BEGIN

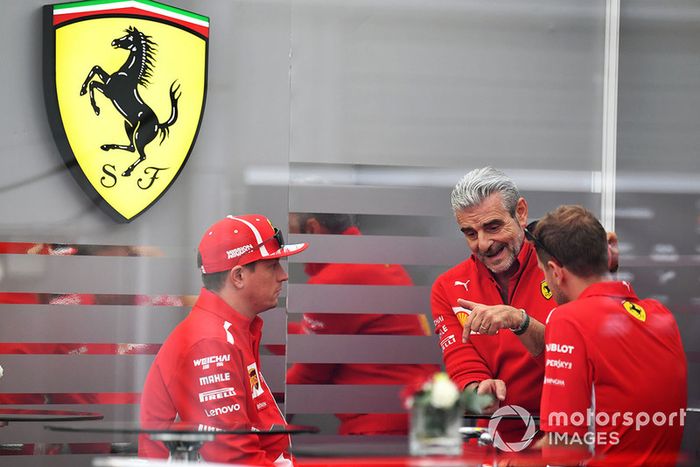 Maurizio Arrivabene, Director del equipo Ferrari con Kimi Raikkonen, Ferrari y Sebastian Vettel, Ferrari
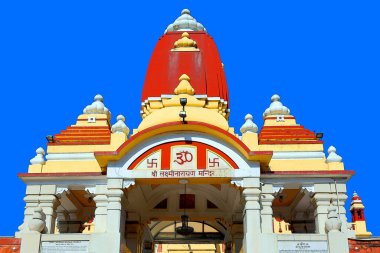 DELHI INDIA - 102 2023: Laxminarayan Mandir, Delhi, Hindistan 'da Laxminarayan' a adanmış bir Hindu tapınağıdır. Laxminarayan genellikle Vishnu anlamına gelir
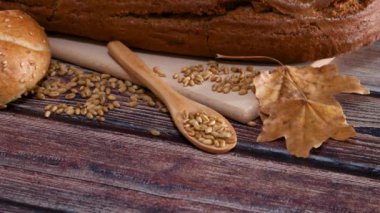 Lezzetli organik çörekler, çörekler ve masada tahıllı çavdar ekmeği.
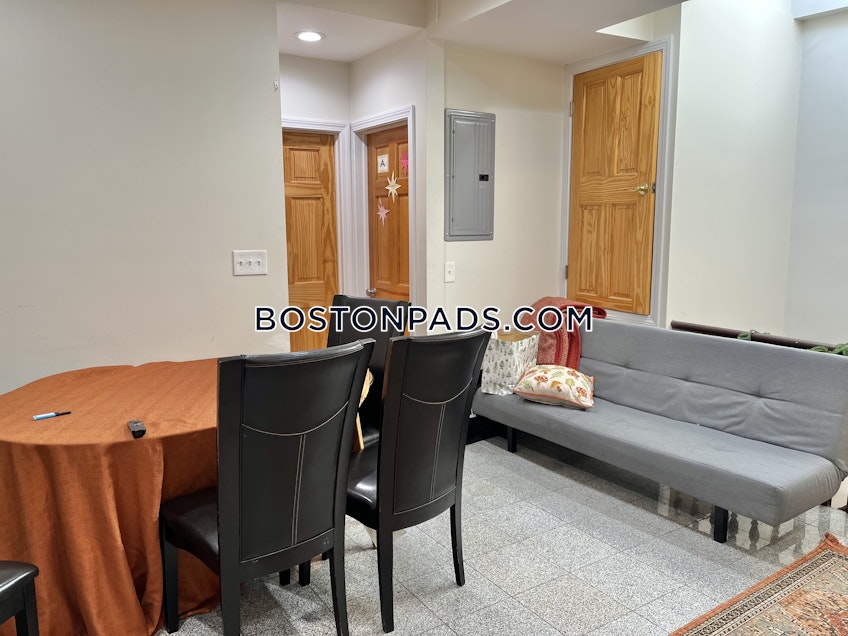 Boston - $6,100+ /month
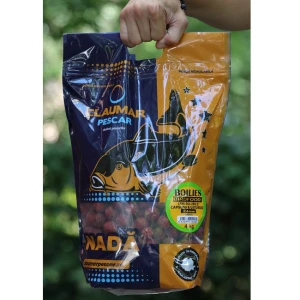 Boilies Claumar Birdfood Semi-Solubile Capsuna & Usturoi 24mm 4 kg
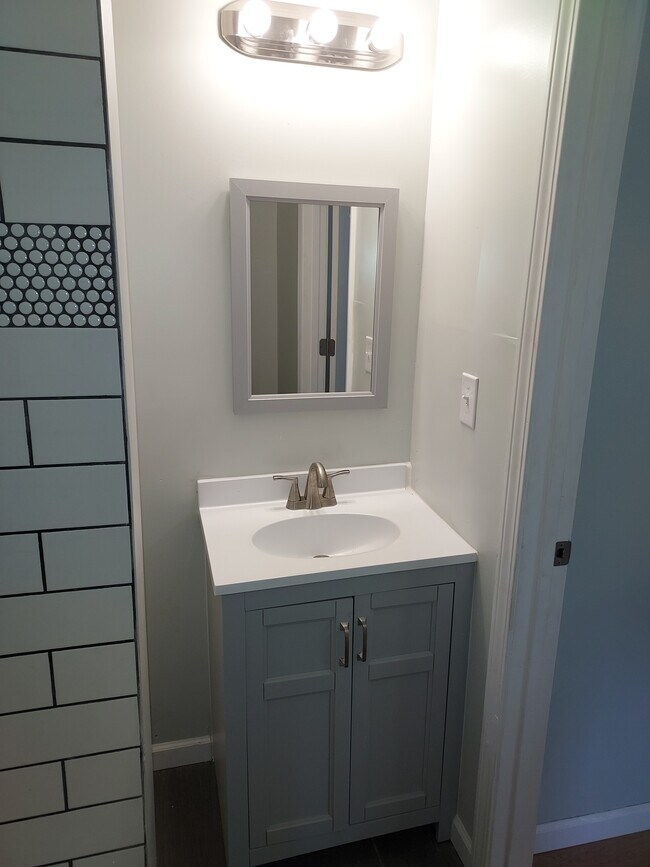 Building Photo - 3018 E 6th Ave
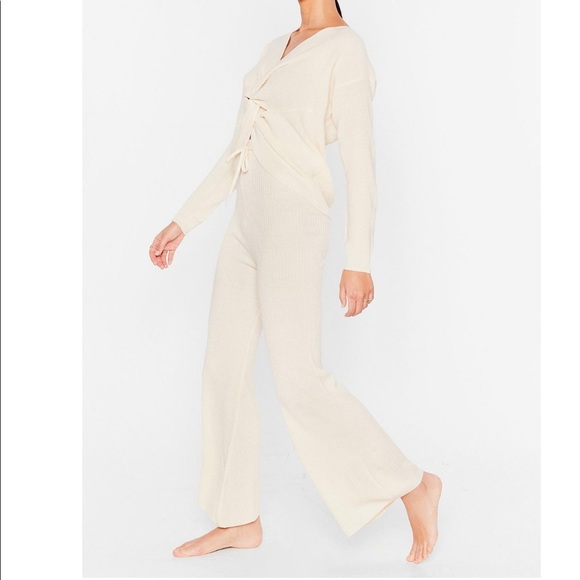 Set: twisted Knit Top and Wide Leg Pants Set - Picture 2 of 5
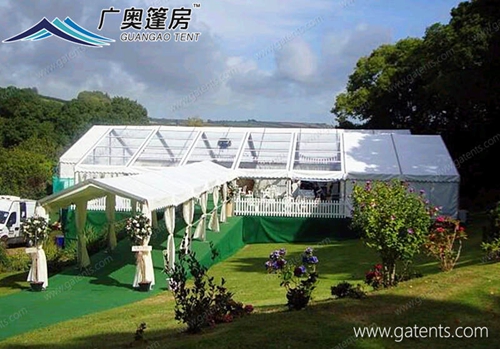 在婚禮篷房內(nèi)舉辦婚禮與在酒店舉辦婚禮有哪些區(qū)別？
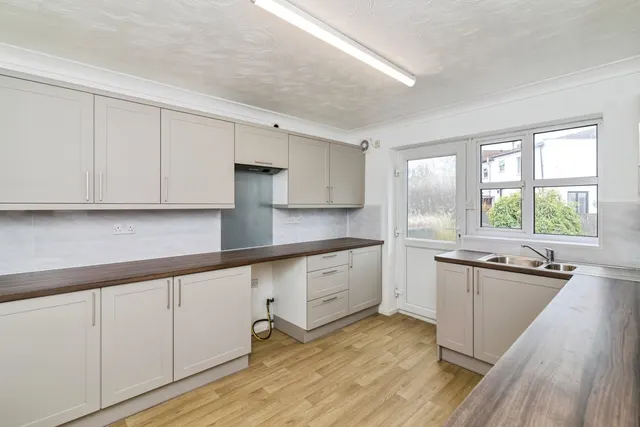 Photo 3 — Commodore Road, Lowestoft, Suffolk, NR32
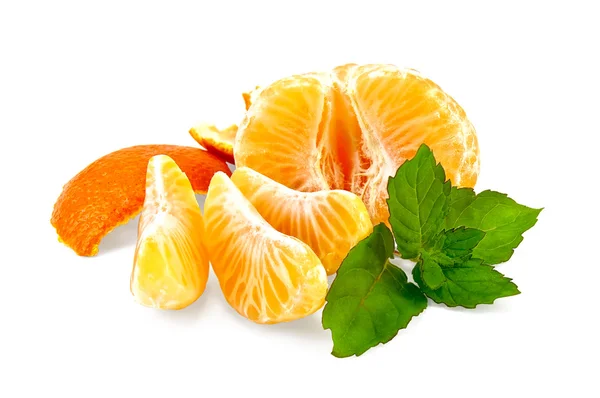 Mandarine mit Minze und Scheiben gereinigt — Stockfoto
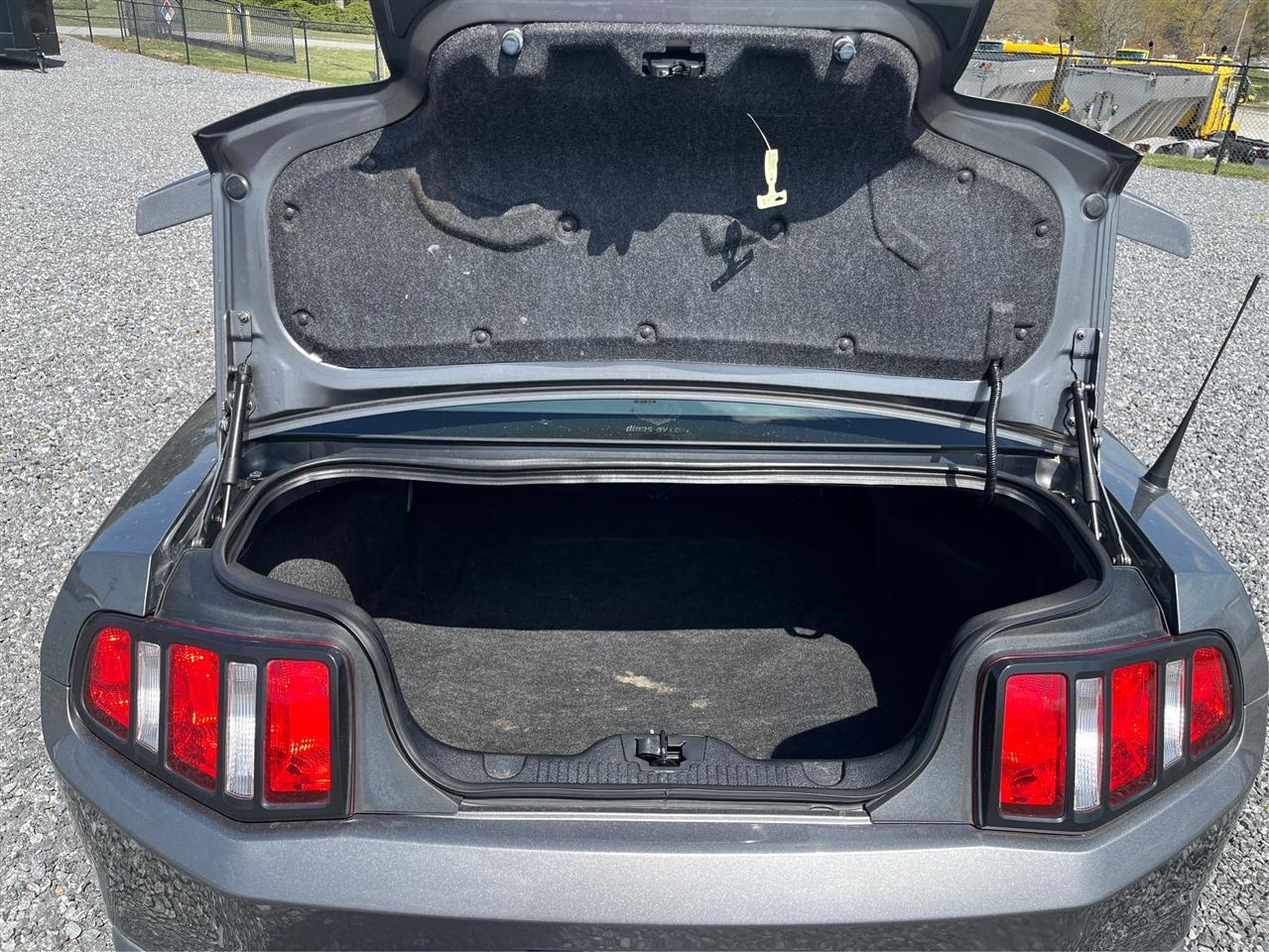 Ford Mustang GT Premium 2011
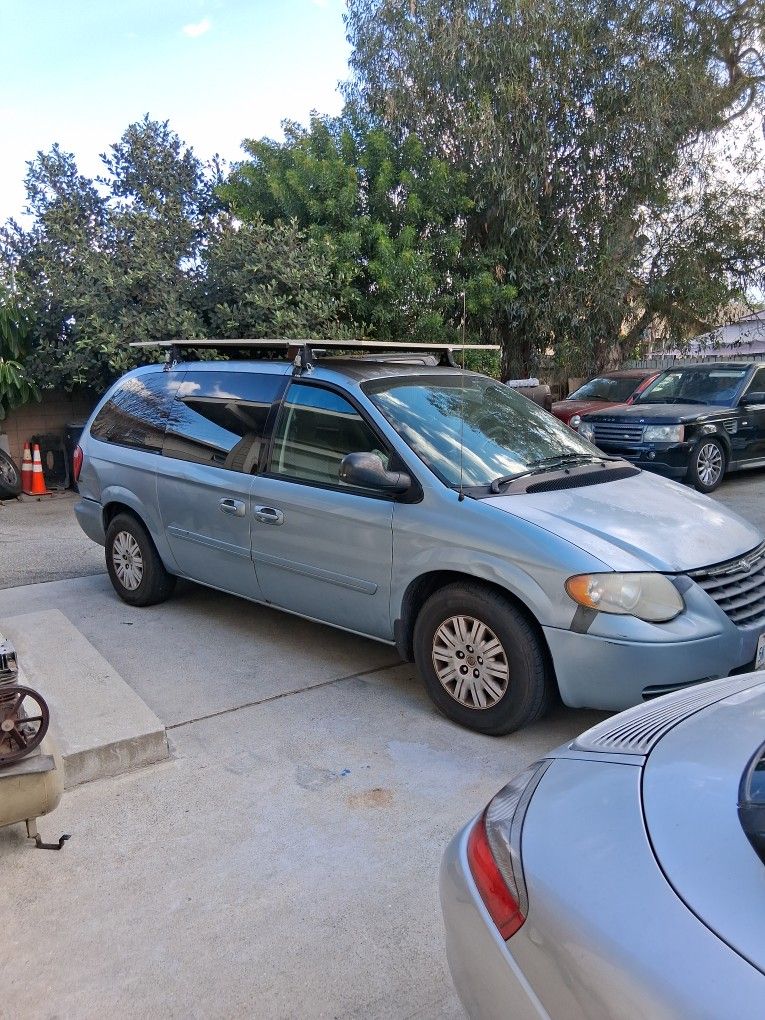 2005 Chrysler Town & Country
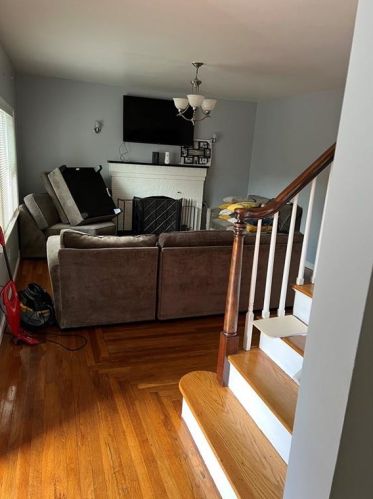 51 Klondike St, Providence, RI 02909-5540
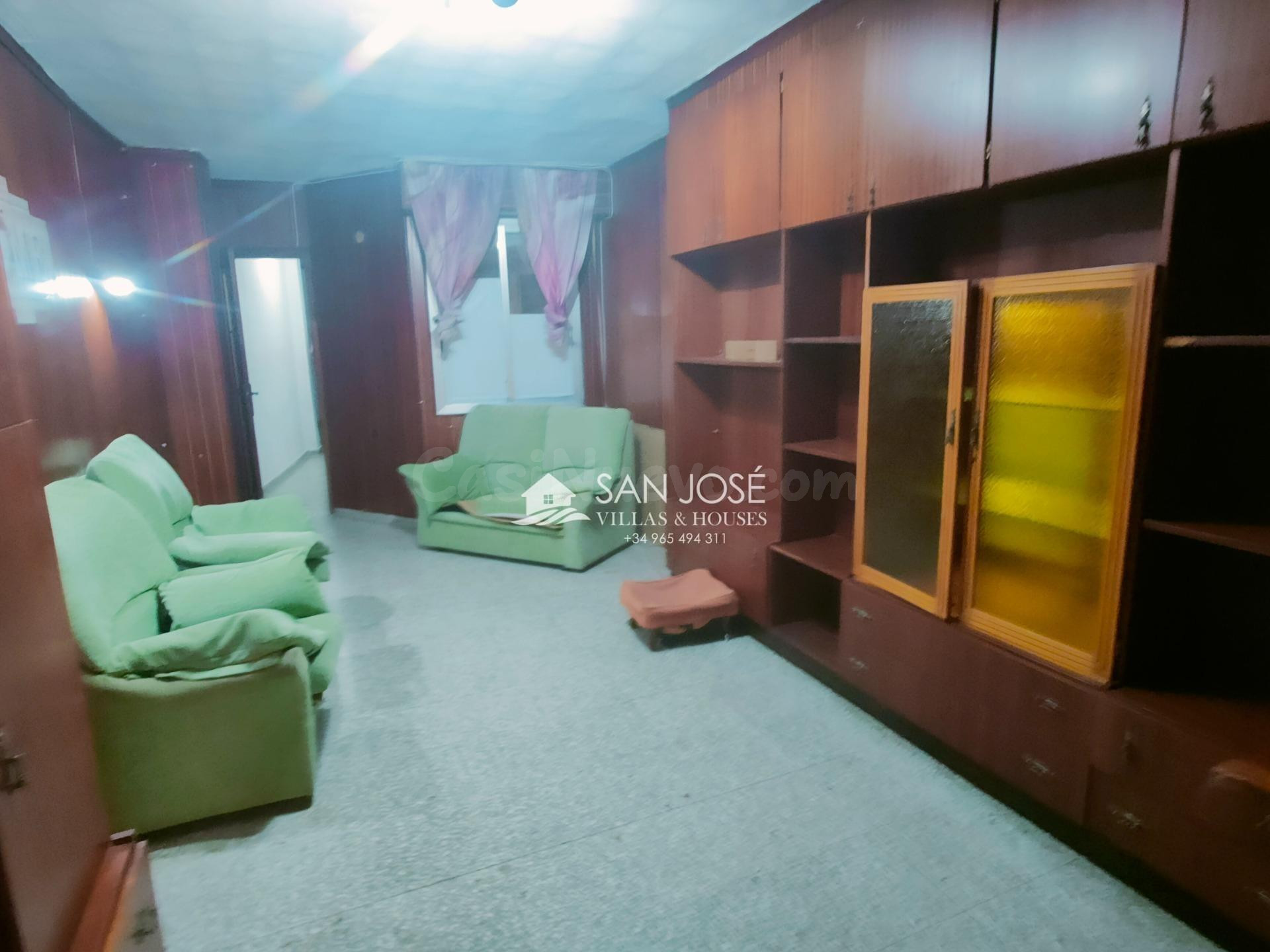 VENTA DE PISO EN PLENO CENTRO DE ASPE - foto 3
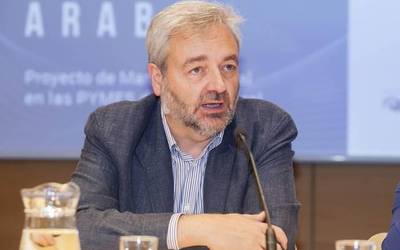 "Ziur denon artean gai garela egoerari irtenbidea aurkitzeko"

END

Exercise prompt
Recast all of the records above as a Markdown table with a "Row" column for the row number and a "Text" column for the line, skipping any blank lines. Leave the pictures out of the table.

Task output
| Row | Text |
|---|---|
| 1 |  Maurizio Arrivabene, Director del equipo Ferrari con Kimi Raikkonen, Ferrari y Sebastian Vettel, Ferrari |
| 2 |  DELHI INDIA - 102 2023: Laxminarayan Mandir, Delhi, Hindistan 'da Laxminarayan' a adanmış bir Hindu tapınağıdır. Laxminarayan genellikle Vishnu anlamına gelir |
| 3 |  Lezzetli organik çörekler, çörekler ve masada tahıllı çavdar ekmeği. |
| 4 |  Boston - $6,100+ /month |
| 5 |  Boilies Claumar Birdfood Semi-Solubile Capsuna & Usturoi 24mm 4 kg |
| 6 |  Building Photo - 3018 E 6th Ave |
| 7 |  Set: twisted Knit Top and Wide Leg Pants Set - Picture 2 of 5 |
| 8 |  在婚禮篷房內(nèi)舉辦婚禮與在酒店舉辦婚禮有哪些區(qū)別？ |
| 9 |  Photo 3 — Commodore Road, Lowestoft, Suffolk, NR32 |
| 10 |  Mandarine mit Minze und Scheiben gereinigt — Stockfoto |
| 11 |  Ford Mustang GT Premium 2011 |
| 12 |  2005 Chrysler Town & Country |
| 13 |  51 Klondike St, Providence, RI 02909-5540 |
| 14 |  VENTA DE PISO EN PLENO CENTRO DE ASPE - foto 3 |
| 15 |  "Ziur denon artean gai garela egoerari irtenbidea aurkitzeko" |